- **Teks yang Disediakan**

+ + +

Daftar Dokumen Hukum

Detail Peraturan Hukum
Kembali
Meta Keterangan
Abstrak

Kejahatan dunia maya (cybercrime) berupa phishing di Indonesia ini cukup 
banyak korbannya, namun kebanyakan kasus korban phishing tidak menyadari 
bahwa dirinya terkena jebakan phishing sehingga perlu adanya perlindungan 
hukum untuk membantu korban phishing. Rumusan masalah penelitian ini yaitu 
(1) bagaimana perlindungan hukum dalam membantu korban phising?; dan (2) 
bagaimana pertanggungjawaban pidana terhadap pelaku phising di Indonesia?.  
Penelitian ini menggunakan pendekatan kualitatif dengan jenis penelitian 
yuridis sosiologis. Sumber data penelitian berupa data primer dan data sekunder 
(bahan hukum primer, bahan hukum sekunder dan bahan hukum tersier). Teknik 
pengambilan data menggunakan wawancara, dan studi pustaka. Sebelum 
melakukan analisis, peneliti melakukan validasi data dengan teknik triangulasi 
yang kemudian dianalisis secara kualitatif. 
Hasil penelitian ini menemukan bahwa (1) perlindungan hukum dalam 
membantu korban phising terdiri dari perlindungan represif dan pemberian hak
hak korban. Perlindungan represif diberikan ketika ada korban phising melalui 
putusan pengadilan berupa pidana penjara dan denda, sedangkan perlindungan 
hukum terhadap pemberian hak-hak korban atas kerugian material berupa 
pemberian kompensasi melalui pengajuan kepada LPSK sebagaimana diatur 
dalam UU Nomor 31 Tahun 2014. Akan tetapi, kasus Putusan Nomor: 
958/Pid.Sus/2020/PNPbr; Putusan Nomor 73/Pid.Sus/2021/PN Nga; dan Putusan 
Nomor 845/Pid.Sus/2020/PT SBY, sama sekali tidak ada korban yang 
memperoleh perlindungan berupa ganti kerugian atas kerugiannya. (2)

+ + +

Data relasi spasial

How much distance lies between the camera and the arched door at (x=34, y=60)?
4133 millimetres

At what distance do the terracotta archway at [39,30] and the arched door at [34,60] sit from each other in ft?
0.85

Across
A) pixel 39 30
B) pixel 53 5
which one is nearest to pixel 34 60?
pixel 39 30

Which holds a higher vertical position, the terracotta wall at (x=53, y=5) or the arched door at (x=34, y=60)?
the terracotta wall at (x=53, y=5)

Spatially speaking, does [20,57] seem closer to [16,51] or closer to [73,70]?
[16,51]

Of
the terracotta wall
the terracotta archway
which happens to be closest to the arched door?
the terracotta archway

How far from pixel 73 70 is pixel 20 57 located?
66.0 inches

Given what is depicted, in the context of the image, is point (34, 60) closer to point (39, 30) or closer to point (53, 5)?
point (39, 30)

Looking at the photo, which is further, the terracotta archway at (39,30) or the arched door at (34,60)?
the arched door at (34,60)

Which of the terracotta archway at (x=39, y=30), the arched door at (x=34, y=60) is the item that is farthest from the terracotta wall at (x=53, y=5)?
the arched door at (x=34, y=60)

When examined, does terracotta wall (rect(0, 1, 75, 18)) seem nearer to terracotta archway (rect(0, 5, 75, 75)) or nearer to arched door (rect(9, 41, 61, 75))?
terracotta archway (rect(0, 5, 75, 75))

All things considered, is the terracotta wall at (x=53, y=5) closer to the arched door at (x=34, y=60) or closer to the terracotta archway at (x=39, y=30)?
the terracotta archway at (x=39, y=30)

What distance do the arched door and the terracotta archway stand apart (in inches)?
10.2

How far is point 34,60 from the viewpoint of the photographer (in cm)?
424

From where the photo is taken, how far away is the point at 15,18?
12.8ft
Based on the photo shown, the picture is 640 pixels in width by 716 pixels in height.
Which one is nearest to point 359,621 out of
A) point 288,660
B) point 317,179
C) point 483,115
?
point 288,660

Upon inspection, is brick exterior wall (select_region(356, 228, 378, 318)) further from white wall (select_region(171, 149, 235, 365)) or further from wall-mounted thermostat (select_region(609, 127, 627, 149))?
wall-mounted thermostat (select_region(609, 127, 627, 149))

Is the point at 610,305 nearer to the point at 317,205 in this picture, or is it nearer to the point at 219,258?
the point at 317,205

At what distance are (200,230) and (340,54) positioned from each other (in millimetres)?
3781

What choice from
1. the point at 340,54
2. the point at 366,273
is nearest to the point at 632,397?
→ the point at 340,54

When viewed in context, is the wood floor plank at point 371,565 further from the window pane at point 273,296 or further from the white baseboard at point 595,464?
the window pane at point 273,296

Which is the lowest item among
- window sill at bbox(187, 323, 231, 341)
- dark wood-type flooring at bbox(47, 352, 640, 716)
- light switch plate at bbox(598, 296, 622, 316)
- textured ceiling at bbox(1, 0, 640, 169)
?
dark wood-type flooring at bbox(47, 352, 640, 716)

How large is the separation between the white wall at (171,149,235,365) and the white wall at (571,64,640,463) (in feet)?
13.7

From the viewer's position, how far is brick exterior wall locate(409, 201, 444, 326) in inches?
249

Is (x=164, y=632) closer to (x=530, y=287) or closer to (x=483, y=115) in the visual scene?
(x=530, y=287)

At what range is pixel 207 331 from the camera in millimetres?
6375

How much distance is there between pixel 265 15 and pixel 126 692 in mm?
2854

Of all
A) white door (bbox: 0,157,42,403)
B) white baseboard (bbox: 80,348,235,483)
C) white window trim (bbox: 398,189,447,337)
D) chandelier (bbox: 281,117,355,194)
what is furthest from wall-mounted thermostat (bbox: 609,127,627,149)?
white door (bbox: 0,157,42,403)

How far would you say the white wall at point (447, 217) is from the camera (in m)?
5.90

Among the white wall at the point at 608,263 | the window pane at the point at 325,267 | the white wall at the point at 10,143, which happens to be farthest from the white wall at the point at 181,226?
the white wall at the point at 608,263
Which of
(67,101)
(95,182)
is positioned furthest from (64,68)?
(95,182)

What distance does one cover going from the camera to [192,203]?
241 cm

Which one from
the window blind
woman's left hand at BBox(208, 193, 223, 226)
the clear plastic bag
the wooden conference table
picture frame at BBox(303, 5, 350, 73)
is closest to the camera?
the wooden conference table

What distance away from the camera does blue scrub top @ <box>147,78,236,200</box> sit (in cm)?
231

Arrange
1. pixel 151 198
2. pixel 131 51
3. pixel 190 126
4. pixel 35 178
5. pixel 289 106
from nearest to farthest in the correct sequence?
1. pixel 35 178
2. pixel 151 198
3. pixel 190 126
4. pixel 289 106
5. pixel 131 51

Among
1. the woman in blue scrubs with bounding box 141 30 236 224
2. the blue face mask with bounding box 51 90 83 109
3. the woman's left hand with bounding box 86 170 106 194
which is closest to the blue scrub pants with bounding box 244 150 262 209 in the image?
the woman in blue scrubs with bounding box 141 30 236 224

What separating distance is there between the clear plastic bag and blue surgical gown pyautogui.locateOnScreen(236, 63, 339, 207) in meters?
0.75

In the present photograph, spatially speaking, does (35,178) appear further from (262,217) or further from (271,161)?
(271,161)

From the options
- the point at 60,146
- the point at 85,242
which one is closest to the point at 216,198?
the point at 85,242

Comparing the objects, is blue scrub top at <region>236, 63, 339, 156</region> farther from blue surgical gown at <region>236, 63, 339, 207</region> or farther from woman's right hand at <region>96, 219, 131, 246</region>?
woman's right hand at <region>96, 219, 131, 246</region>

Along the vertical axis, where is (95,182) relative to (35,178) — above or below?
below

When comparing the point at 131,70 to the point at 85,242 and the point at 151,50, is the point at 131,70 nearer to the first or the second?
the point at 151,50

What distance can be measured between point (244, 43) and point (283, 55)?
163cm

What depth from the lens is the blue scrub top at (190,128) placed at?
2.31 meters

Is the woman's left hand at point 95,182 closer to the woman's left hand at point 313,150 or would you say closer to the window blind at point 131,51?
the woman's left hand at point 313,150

+ + +

- **Tugas Wajib**
**a)** Dalam abstrak tentang korban phishing, teknik apa yang dipakai peneliti untuk memvalidasi data sebelum analisis?
**b)** Ketik ulang seluruh bagian abstrak tentang korban phishing, dari "Hasil penelitian ini" hingga "atas kerugiannya. (2)".

- **Jawaban**
**a)** Teknik triangulasi.

**b)**
Hasil penelitian ini menemukan bahwa (1) perlindungan hukum dalam 
membantu korban phising terdiri dari perlindungan represif dan pemberian hak
hak korban. Perlindungan represif diberikan ketika ada korban phising melalui 
putusan pengadilan berupa pidana penjara dan denda, sedangkan perlindungan 
hukum terhadap pemberian hak-hak korban atas kerugian material berupa 
pemberian kompensasi melalui pengajuan kepada LPSK sebagaimana diatur 
dalam UU Nomor 31 Tahun 2014. Akan tetapi, kasus Putusan Nomor: 
958/Pid.Sus/2020/PNPbr; Putusan Nomor 73/Pid.Sus/2021/PN Nga; dan Putusan 
Nomor 845/Pid.Sus/2020/PT SBY, sama sekali tidak ada korban yang 
memperoleh perlindungan berupa ganti kerugian atas kerugiannya. (2)